Jumpsuit - Miss Selfridge* / Bag - Yonder Living (similar Etsy here) / Shoes - Zara (similar Topshop here) / Sunglasses - Ray-Ban via Sunglasses Shop* / Photography: Michaela Tornaritis

Toddlers, however, I think are cute af. When they kind of waddle around and lean on stuff and randomly start laughing in the middle of a conversation - that I can get on board with. They have chubby fat rolls like a Shar-Pei and look adorable in a plethora of fluffy onesies, from the cuddly sheep to the miniature lion. Toddlers to me are like puppies - I desperately want their approval and if they give me attention, I feel like the chosen one.

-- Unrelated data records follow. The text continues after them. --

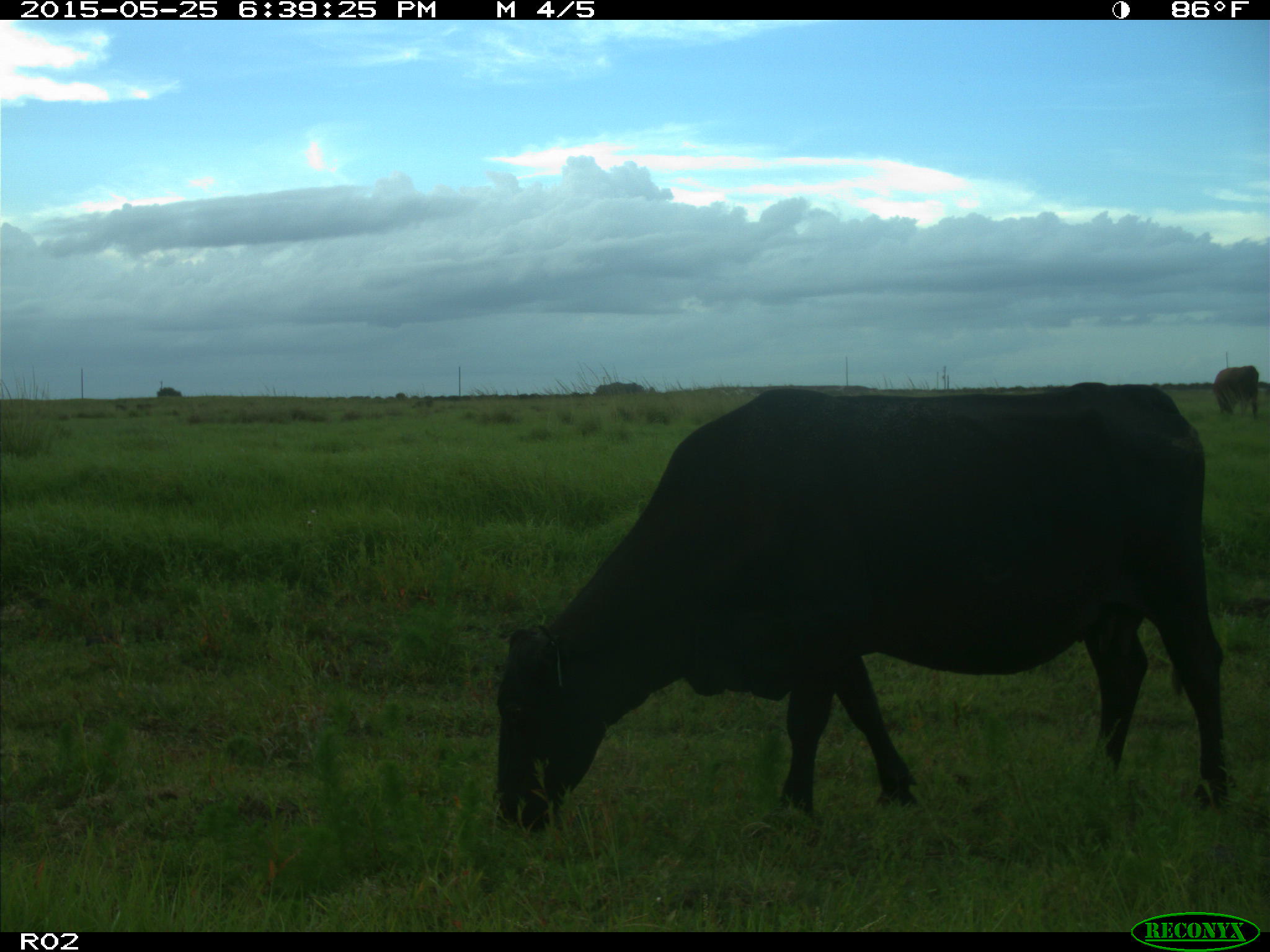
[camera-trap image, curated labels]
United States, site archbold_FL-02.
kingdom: Animalia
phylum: Chordata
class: Mammalia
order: Artiodactyla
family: Bovidae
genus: Bos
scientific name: Bos taurus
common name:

But then we go downhill again, because when kids start talking, I have literally no idea what to say to them. What is normal conversation for children? After a soft, drawn-out ‘hello’, I’m at a loss. Shall I ask them about their day? Shall I ask them what their favourite colour is? Shall I comment on the latest meme to hit Twitter and hope they’ll want to dive into it’s origins and proper use?

I also don’t want to be patronising. I don’t want to ask a kid if they like Thomas the Tank Engine to be met with a cringe and a “uhhh, Jeremy is 8, not 3” comment from their parent. I don’t want to be sassed by a kid because everybody knows you can’t really sass a kid back. I mean, where is the limit? I know I can't call a kid a dickhead (not to their face, anyway), but how do you politely tell a child to piss off when they keep making jokes about your v. fashionable shoes?

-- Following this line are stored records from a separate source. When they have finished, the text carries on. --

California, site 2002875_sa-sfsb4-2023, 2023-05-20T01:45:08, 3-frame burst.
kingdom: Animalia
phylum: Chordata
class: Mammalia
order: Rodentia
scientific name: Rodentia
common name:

There have never been any young children in my family. I was the middle out of five grandchildren with the youngest being five years younger than me, so growing up, I wasn’t surrounded by really young cousins or an extended family of random, distantly related babies. None of my friends have children and my Mum didn’t decide that at 50-something she wanted to be a Mum again, so my contact with little ones has been limited to friends of friends or my mates family barbecues.

This probably accounts for why I’m so desperately awkward around children, and why they're such a mystery to me. How old are they when they start to walk? To talk? Which comes first? Dogs, on the other hand, I'm well versed in. I’ve been surrounded by dogs since I can remember, so as soon as I walk past a pooch in the street I’m immediately leaping over myself to let them know how much of a very good dog they are. 13/10 doggo.

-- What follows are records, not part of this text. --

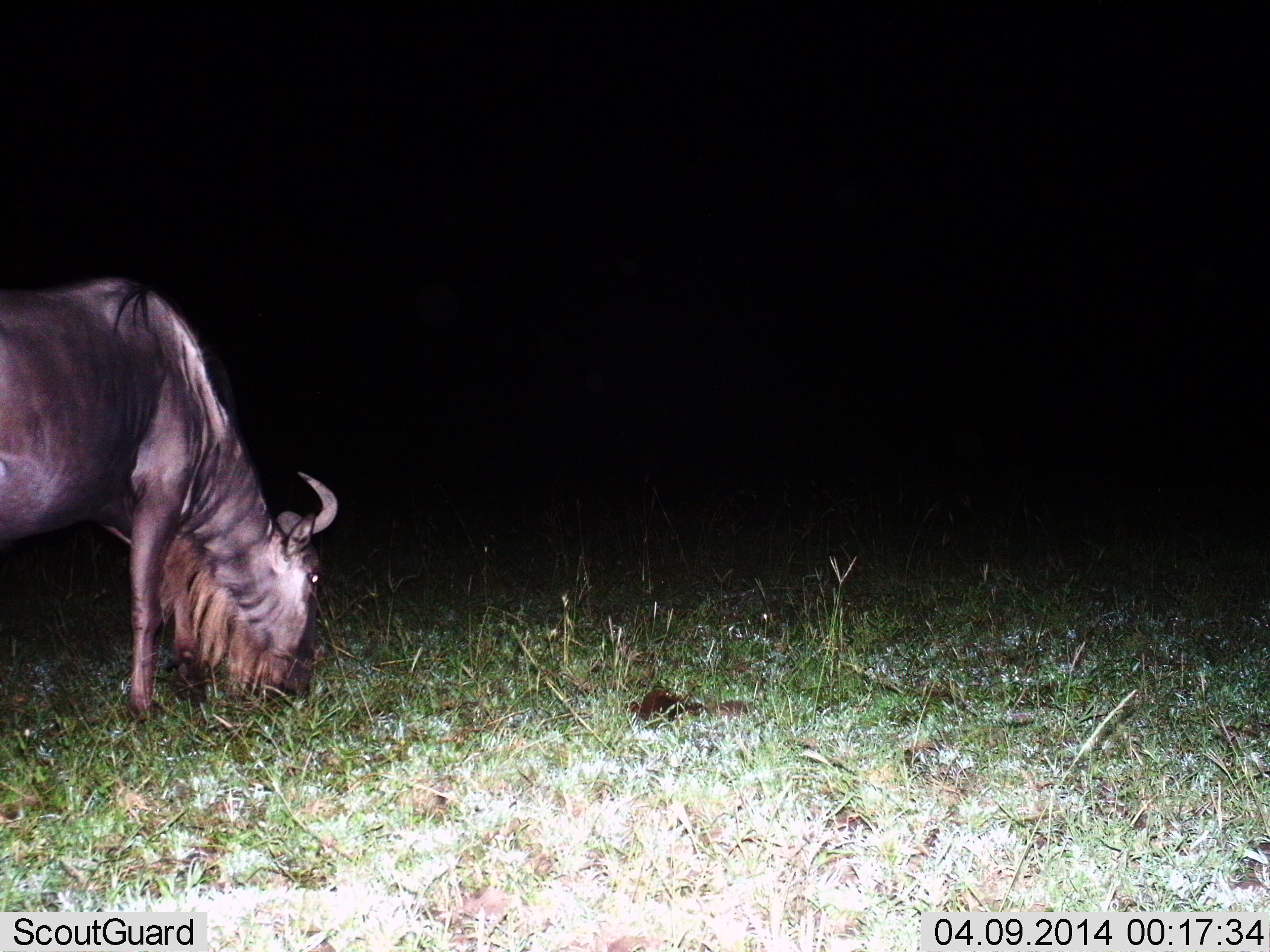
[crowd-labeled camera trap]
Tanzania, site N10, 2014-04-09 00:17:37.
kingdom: Animalia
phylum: Chordata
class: Mammalia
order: Artiodactyla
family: Bovidae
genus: Connochaetes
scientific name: Connochaetes taurinus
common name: blue wildebeest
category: wildebeest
Wildebeest (blue wildebeest) (Connochaetes taurinus), count 1. Behavior (volunteer vote fractions): standing 24%, resting 0%, moving 2%, interacting 0%. Young present (vote fraction): 1%. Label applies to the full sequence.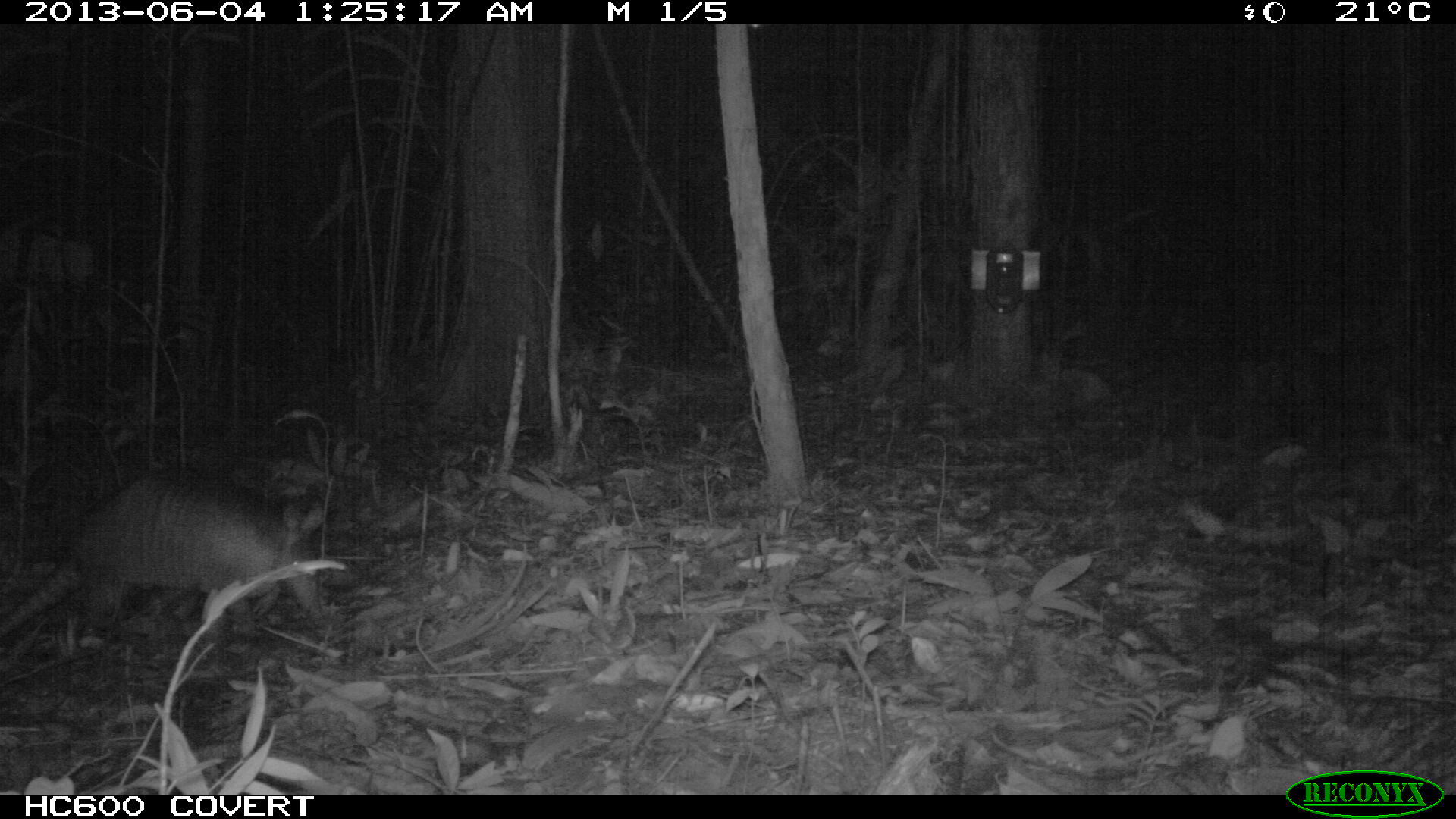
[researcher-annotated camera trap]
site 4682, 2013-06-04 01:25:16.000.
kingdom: Animalia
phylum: Chordata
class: Mammalia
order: Cingulata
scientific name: Cingulata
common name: armadillo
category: unknown armadillo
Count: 1.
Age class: adult.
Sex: female.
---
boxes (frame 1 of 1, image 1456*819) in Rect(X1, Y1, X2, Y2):
unknown armadillo: Rect(0, 465, 330, 639)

Doggy distractions aside, this is a public statement of apology for acting awkwardly around your child. Whether it’s already happened or it’s yet to come, I hereby express how sorry I am for not wanting to give them a hug or not indulging them when they keep bringing me random objects and expecting me to play (I've worked in retail and it's no joke, Ellie). I can, however, commit to being the cool aunt when they are rebellious teenagers and am more than happy to dogsit your lovely pupper in the meantime. Just come back to me when they're stealing your cigarettes and looking to listen to some good music, and I'm your girl.